I was always interested by the name “map reduce” since two years ago when I first heard this term. But I’ve never put any effor to know the concept until Chris mentioned it in class because it will be on the next exam so I figured I’d better figure out what is going on before it was too late. Just kidding:) But map reduce does borrows a lot of characteristics from traditional relational databases even though many useful and important features in RDBMS are elinimated from the map reduce system. You can check this long list of roasts on map reduce here.

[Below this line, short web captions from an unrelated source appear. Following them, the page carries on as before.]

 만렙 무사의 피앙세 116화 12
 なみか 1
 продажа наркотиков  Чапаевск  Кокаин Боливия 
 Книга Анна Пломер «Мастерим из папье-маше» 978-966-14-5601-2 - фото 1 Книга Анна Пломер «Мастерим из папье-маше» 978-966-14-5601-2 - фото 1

But the intention of this post is not about roasting map reduce so if you absolutely resent how map reduce is such a disgrace to RDBMS you are in the wrong place. Essetnially, MapReduce is a programming model. Users need to define a map function that processes a key/value pair, producing a set of key/valuie pairs, then a reduce function will read these intermediate pair, merging pairs with the same intermediate key. It is important to realize the MapReduce is a programming model because it allows the programmers to follow this model without having to worry about the technical details needed to ensure the operations between clusters. In fact, the programming model is very easy to understand. Everything you need is already summarized in the name MapReduce.

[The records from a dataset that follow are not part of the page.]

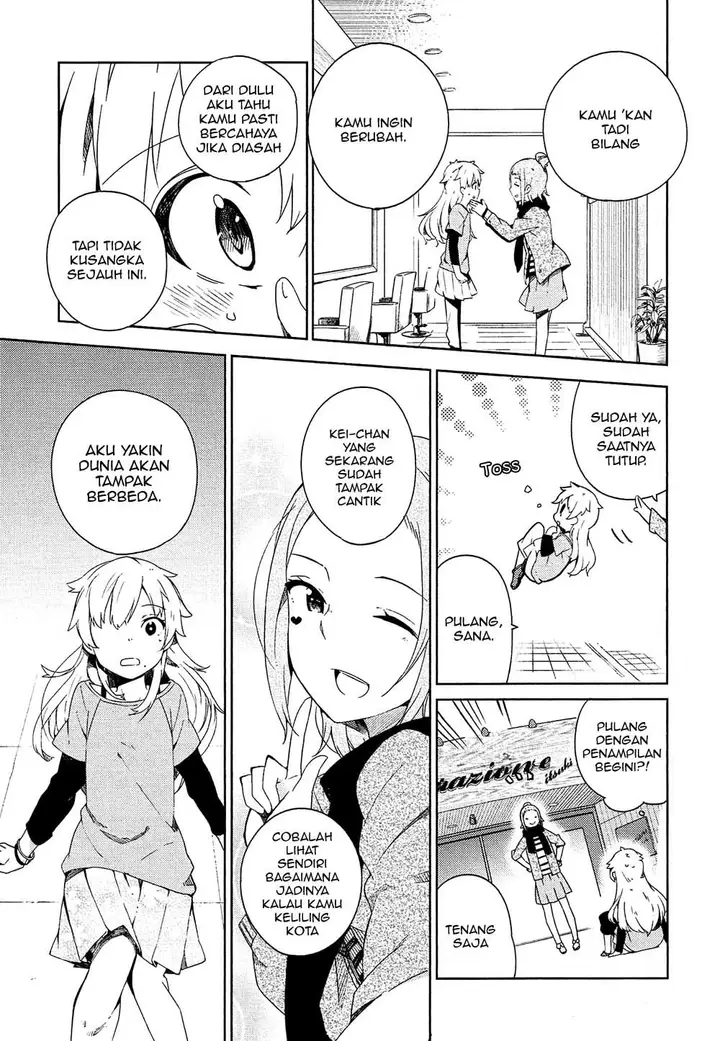 image-komik-ookami-shounen-wa-kyou-mo-uso-o-kasaneru-chapter-01-36/60
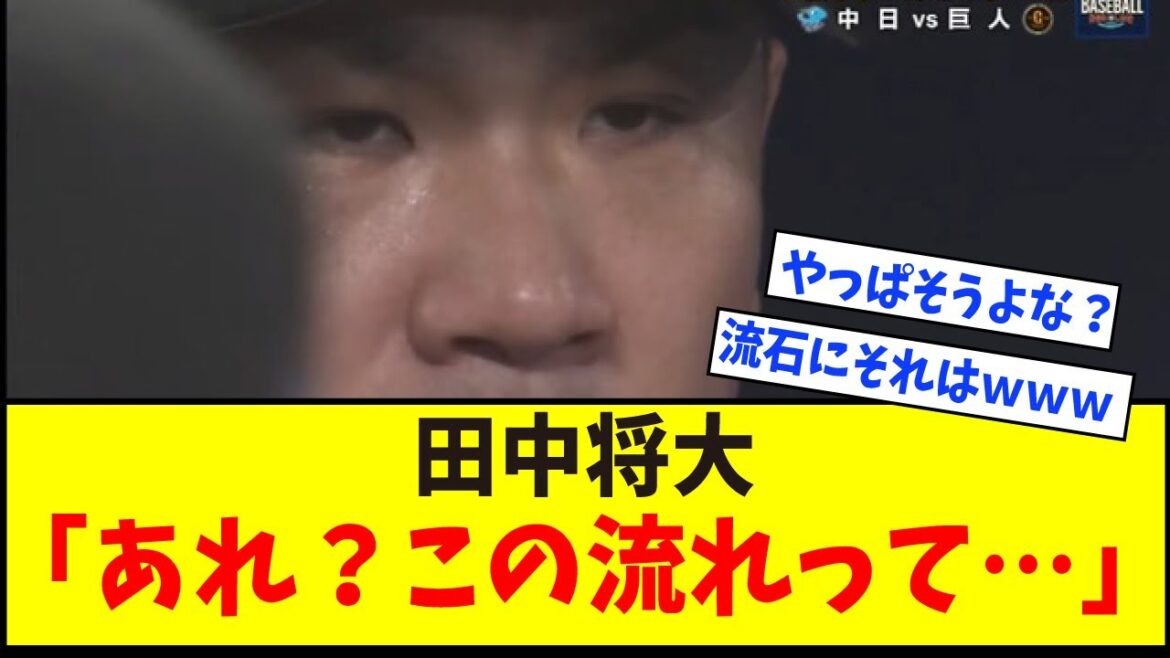 田中将大がめちゃくちゃカッコイイ発言をした結果wwwwwwwwwww【なんJ反応】【ネットの反応】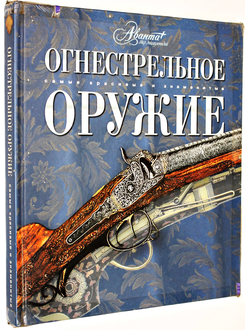 Огнестрельное оружие. М.: Мир энциклопедий Аванта +. 2007г.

Basically, the computation takes a set of pair/key values are input and output a set of pair/key values. The users write the map function which take an input pair and produce a set of intermediate key/value pairs(we will know why the output in intermediate). The MapReduce library takes all intermediate pairs and group the ones with the same key and pass them to the reduce function. The reduce function is also written by the user. It takes an intermediate key with a set of values corresponding to that key, merging those values in hope to form a smaller set of values. What it means is that the reduce function usually produces zero or just one output value. The intermediate values are supplied to reduce function via an iterator. There might be occasions where the memory doesn’t have enough space for all intermediate value and thus some values needs to be pushed to permenant storage.